Сделав это, он осмотрелся вокруг пытливым взором и не нашел, вероятно, чего искал, то есть кресла, которое соответствовало бы желаемым удобствам. Итак, он подошел к кровати, растянулся на ней, левою рукой подпер голову и локтем уперся в подушку. Устроившись же, таким образом, по возможности удобно, он предался опьянению никотином, которое мало-помалу овладевает чувствами и повергает в тихую восторженность, не сон и не бдение, уничтожает волю и нечувствительным переходом действительность заменяет грезами.
Восточные потребители гашиша, китайские курильщики опиума и немцы от табачного дыма одни подвергаются этому сомнамбулизму, которое притупляет чувства, искажает и окончательно убивает разум, уничтожая всякое нравственное чувство.
Окруженный густым облаком дыма, в котором исчезал почти совсем, барон убаюкивал себя с полчаса соблазнительными и туманными видениями, мелькавшими в его мозгу. Вдруг легкий шум послышался у одной из дверей, она тихо отворилась, и в нее вошло несколько лиц. Тщательно заперев за собою дверь, они приблизились неслышными шагами к кровати и остановились перед нею, безмолвные и таинственные как привидения.
Этих людей было пятеро, одежда их изобличала маркаров высоких горных площадок. Роста высокого, сложения плотного и, очевидно, силы необычайной, они имели выразительные лица, не лишенные известной доли суровой красоты, странной смеси энергии, грубости и добродушия, что и составляет общий отличительный признак горцев. Лица этих людей скорее дышали доброжелательством, чем угрозой.

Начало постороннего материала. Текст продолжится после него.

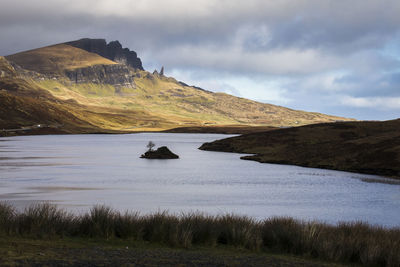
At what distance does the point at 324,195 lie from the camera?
4584 cm

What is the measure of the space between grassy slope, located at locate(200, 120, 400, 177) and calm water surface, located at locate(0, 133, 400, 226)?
4483mm

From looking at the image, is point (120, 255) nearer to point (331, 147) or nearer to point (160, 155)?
point (331, 147)

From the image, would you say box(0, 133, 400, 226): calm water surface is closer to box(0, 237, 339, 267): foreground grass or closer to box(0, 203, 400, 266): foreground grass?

Они вошли так тихо и такими легкими шагами, что барон не заметил их присутствия и не выходил из блаженного состояния грез.
Горцы, или мнимые горцы, всматривались некоторое время с странным вниманием в своего пленника, переглянулись между собою, и наконец старший из них, или, вернее, тот, кто казался начальником, сильно стукнул об пол узловатою палкой, которую держал в руке.

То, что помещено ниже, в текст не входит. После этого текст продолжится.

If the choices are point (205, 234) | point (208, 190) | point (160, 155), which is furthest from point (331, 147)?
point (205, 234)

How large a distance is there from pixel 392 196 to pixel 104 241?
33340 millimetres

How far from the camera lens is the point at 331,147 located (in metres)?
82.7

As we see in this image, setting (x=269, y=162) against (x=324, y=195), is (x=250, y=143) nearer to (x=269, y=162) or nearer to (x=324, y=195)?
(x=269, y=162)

При этом необычайном шуме барон мгновенно вышел из задумчивости, поднял полуопущенные веки, сел на постели и взглянул с изумлением на окружавших его людей.
— Ага! — сказал он с великолепным хладнокровием, вынув изо рта сигару. — Видно, я не один более. Милости просим, господа. Уединение мне становилось в тягость. Кто вы и чего от меня хотите?
— Мы горцы, как видите по нашей одежде, — ответил тот, который стучал палкой.
— Гм! — возразил барон, усмехнувшись. — Я вижу, что вы одеты горцами, но это не доказательство. Ведь вы знаете, вероятно, французскую поговорку: не ряса делает монахом.
Первые слова барон произнес по-французски. Ему ответили по-немецки, и на этом же языке он продолжал разговор.
— Мы не французы, — немного сухо возразил горец, — пословиц французских мы не знаем.
— По крайней мере, говорите на этом языке.
— Понимаем его, но не говорим.
— Положим, однако, пословица все же справедлива.
— То есть, в каком смысле?
— В таком, что можно быть в одежде горца, вовсе, не будучи горцем.
— Правда, только вопрос-то этот не важен, мы отвечать на него не будем, думайте что хотите.
— И сделаю это с вашего позволения, господа. Перейдем теперь ко второму моему вопросу. Чего вы хотите от меня?
— Многого.
— Очень хорошо. Я подозревал, что вы похитили меня не для одного удовольствия насладиться моею беседой.
— Не мы похищали вас.
— Вот тебе на. Кто же, если так?
— Другие из наших товарищей, мы взялись овладеть Жейером.
— А! И вы успели в этом?
— Он ваш сосед, — ответил горец, указав пальцем на вторую дверь.
— Очень хорошо! Это известие отчасти утешает, по крайней мере, теперь я знаю, что не один в плену. Можно мне видеться с ним?
— Нам поручено отвести вас к нему.
— Я готов хоть сейчас, господа.
— Можете вы идти?
— Думаю, что могу, если путь не очень длинен.
— Несколько шагов всего.
— О, это прогулка!
Он встал, положил сигарочницу в карман и, взявшись за трость, оперся на нее.
— К вашим услугам, господа, — сказал он почти весело.